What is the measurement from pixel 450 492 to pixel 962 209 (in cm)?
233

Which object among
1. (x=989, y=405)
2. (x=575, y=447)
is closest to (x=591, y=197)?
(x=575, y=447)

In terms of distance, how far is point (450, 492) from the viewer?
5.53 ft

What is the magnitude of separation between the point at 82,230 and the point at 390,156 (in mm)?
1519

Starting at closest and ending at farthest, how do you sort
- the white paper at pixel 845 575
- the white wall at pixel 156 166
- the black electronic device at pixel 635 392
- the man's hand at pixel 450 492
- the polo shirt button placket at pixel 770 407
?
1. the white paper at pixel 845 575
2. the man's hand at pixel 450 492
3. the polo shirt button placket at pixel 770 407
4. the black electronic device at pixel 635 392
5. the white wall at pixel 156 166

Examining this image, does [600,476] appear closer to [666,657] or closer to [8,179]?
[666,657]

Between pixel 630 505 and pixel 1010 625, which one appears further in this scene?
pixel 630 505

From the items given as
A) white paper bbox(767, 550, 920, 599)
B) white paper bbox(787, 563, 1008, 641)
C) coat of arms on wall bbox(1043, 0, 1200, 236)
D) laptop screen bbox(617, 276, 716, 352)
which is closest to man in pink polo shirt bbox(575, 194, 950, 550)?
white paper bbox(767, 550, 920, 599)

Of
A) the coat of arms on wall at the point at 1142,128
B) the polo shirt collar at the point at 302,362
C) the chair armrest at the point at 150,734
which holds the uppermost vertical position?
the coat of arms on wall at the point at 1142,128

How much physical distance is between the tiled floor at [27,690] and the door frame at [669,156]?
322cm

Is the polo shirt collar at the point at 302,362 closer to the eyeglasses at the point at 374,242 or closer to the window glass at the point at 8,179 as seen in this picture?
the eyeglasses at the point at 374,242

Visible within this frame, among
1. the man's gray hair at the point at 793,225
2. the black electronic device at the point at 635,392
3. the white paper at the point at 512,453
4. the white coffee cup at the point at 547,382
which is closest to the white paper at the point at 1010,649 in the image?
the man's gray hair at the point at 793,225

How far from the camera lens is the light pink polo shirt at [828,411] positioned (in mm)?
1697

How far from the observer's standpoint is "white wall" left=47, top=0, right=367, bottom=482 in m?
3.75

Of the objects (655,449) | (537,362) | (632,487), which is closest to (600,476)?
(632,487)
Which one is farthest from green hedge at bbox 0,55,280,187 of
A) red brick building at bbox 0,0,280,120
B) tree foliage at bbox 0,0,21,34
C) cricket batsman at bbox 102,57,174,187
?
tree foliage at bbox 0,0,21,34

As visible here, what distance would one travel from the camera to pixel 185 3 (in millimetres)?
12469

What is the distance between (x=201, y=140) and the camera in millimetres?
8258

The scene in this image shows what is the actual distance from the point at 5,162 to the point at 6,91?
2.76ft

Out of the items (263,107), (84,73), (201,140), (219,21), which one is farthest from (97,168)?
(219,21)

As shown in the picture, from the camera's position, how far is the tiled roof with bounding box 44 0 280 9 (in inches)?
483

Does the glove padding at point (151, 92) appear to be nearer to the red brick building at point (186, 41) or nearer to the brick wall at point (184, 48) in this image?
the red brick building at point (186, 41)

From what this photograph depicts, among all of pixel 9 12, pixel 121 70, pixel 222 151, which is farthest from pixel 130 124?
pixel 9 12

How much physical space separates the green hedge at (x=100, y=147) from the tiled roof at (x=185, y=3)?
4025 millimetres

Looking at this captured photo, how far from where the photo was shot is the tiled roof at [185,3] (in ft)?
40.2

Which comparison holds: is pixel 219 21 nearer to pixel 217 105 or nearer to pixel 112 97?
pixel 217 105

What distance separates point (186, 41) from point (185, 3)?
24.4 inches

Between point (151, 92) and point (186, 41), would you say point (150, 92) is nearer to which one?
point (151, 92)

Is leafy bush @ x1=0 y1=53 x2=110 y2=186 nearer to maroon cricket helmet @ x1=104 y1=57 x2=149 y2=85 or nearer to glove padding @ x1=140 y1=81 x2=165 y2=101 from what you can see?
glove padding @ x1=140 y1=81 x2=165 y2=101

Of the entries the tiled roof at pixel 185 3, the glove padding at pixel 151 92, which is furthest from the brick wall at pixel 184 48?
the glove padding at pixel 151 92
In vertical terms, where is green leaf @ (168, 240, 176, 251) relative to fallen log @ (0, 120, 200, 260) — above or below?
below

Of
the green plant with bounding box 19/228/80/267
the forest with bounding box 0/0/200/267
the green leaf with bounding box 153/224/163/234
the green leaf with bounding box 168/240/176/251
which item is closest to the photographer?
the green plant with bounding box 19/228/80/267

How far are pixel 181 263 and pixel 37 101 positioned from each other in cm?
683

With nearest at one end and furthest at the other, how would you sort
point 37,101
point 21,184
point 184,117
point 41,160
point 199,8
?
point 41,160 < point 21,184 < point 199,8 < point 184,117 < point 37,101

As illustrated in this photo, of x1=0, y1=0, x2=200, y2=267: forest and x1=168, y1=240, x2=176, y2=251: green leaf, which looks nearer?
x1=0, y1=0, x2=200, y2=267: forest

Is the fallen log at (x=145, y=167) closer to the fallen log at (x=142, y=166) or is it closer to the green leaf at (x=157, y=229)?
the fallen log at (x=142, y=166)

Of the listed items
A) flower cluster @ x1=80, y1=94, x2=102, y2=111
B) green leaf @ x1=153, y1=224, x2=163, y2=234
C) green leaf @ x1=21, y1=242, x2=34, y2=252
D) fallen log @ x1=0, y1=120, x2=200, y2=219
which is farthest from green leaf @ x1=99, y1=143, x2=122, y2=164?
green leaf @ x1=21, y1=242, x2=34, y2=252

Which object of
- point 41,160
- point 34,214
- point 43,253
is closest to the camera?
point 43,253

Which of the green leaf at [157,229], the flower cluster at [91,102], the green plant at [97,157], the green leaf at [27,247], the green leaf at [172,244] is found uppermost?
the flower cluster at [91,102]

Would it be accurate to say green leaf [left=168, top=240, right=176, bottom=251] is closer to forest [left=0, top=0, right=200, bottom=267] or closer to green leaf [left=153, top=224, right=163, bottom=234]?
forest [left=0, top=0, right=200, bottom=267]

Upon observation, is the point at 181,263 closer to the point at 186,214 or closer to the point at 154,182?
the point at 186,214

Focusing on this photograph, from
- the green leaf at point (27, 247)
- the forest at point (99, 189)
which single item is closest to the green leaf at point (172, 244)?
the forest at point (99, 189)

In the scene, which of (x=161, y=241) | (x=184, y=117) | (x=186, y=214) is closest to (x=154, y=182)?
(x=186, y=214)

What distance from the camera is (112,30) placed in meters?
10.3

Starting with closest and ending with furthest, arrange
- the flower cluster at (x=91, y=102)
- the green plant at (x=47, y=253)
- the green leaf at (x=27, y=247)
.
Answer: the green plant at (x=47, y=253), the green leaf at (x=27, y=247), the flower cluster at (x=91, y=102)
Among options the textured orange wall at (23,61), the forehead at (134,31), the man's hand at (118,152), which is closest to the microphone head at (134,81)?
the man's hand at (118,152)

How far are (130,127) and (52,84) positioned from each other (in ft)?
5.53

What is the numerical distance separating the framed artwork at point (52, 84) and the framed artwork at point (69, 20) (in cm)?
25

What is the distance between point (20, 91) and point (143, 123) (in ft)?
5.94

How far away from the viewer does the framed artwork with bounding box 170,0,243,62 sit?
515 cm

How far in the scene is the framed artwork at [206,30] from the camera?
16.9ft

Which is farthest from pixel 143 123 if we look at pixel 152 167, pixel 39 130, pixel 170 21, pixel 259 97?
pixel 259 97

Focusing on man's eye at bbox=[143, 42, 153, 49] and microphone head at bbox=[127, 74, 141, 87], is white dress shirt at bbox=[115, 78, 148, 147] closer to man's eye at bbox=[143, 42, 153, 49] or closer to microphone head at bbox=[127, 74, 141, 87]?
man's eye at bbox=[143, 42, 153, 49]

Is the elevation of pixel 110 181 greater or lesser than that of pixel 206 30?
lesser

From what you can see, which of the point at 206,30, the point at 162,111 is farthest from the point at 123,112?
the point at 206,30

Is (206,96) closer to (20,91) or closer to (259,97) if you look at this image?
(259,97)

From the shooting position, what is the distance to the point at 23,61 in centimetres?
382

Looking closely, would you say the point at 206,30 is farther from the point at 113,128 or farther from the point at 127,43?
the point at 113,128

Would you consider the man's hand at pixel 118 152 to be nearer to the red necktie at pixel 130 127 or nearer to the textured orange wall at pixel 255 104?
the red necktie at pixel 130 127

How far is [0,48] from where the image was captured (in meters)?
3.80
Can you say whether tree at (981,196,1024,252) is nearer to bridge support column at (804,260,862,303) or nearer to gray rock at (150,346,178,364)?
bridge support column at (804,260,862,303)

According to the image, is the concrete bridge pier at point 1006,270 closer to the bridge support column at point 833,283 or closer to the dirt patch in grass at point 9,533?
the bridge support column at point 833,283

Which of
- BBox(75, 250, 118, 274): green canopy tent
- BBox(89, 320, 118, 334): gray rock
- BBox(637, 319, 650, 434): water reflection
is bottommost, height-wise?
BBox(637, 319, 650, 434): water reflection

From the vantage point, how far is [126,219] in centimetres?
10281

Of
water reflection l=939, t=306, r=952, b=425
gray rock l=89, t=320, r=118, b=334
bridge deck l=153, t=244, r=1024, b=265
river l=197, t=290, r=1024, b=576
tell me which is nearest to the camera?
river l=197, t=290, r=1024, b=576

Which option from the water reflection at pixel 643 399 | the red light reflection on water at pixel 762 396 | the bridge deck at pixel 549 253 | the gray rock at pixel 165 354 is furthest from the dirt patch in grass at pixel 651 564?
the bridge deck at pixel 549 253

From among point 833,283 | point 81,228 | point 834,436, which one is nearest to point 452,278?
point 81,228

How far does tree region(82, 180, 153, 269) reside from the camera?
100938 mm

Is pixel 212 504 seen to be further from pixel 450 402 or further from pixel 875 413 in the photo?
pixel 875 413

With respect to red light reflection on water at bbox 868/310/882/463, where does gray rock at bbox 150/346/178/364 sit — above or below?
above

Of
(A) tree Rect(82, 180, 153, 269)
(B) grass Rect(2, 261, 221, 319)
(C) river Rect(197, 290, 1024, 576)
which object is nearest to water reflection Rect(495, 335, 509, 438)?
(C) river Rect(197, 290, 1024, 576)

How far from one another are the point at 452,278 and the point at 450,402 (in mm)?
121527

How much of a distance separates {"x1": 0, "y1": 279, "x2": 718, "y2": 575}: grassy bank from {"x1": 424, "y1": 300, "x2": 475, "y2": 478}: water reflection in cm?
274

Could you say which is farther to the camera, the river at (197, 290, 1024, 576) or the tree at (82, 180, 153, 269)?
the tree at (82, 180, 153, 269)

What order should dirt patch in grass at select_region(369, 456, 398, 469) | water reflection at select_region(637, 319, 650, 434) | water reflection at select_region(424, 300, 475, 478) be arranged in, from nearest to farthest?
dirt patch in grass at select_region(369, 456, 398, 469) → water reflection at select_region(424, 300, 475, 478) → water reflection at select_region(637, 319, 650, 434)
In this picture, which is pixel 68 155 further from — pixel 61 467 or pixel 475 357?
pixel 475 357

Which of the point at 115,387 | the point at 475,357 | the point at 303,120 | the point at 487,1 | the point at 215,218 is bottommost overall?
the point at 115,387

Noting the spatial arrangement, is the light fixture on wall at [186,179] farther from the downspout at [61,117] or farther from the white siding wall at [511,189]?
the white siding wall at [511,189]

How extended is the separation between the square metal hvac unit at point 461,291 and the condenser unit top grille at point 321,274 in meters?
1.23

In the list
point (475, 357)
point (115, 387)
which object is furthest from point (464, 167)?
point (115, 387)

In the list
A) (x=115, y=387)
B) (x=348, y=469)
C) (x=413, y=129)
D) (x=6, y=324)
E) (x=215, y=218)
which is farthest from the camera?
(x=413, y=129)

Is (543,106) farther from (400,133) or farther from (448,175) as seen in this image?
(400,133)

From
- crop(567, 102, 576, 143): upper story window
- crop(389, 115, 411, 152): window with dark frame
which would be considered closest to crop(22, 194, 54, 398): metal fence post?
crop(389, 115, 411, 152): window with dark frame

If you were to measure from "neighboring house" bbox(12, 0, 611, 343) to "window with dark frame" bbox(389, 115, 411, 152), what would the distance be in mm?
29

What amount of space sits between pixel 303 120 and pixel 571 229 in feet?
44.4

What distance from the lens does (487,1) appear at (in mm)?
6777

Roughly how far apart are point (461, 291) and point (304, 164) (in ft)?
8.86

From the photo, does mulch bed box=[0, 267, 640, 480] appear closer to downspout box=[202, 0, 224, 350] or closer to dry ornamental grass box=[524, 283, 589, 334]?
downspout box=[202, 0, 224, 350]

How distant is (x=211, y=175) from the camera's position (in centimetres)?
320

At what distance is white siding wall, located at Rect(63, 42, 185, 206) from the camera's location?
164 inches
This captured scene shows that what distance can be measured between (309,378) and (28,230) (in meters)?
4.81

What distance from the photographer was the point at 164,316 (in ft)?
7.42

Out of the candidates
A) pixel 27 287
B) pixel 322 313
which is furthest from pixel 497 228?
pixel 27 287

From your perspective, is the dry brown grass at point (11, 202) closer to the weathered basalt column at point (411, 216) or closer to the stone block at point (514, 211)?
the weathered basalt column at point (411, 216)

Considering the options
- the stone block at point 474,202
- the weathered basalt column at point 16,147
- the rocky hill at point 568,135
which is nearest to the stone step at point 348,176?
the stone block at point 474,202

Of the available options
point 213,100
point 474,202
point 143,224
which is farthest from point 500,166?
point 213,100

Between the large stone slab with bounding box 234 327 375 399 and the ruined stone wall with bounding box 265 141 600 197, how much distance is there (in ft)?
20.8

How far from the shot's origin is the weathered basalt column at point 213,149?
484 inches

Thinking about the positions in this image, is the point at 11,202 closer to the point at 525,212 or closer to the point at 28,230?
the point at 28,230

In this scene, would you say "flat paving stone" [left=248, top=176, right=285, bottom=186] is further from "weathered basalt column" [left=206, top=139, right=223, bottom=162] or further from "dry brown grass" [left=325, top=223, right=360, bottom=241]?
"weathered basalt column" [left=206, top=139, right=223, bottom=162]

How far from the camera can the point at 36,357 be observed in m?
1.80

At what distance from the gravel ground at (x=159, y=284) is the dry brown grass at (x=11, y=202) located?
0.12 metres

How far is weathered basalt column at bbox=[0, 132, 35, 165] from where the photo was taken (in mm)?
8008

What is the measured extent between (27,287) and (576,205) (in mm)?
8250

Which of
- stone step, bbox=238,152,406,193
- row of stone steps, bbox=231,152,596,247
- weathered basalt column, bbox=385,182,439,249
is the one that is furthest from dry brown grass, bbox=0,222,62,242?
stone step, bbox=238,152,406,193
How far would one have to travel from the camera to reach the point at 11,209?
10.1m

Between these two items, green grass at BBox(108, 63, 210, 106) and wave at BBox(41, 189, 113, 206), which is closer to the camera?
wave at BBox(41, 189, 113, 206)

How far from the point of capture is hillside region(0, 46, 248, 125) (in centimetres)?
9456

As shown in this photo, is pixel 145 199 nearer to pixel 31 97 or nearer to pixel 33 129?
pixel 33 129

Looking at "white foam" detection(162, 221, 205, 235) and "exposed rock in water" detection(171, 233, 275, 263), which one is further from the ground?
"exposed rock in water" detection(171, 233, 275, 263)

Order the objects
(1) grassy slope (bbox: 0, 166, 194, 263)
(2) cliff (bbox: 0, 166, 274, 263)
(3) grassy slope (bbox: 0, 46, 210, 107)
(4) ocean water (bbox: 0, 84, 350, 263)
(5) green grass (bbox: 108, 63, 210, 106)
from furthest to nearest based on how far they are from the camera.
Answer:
*****
The request: All lines from the one that contains "As shown in this" through the end of the material are to be quoted exactly, with both ends included.

Exercise solution:
As shown in this photo, is pixel 145 199 nearer to pixel 31 97 or nearer to pixel 33 129?
pixel 33 129

Looking at "white foam" detection(162, 221, 205, 235) and "exposed rock in water" detection(171, 233, 275, 263), which one is further from the ground?
"exposed rock in water" detection(171, 233, 275, 263)

Order the objects
(1) grassy slope (bbox: 0, 166, 194, 263)
(2) cliff (bbox: 0, 166, 274, 263)
(3) grassy slope (bbox: 0, 46, 210, 107)
(4) ocean water (bbox: 0, 84, 350, 263)
(5) green grass (bbox: 108, 63, 210, 106)
from furthest to nearest based on how far they are from the camera.
Answer:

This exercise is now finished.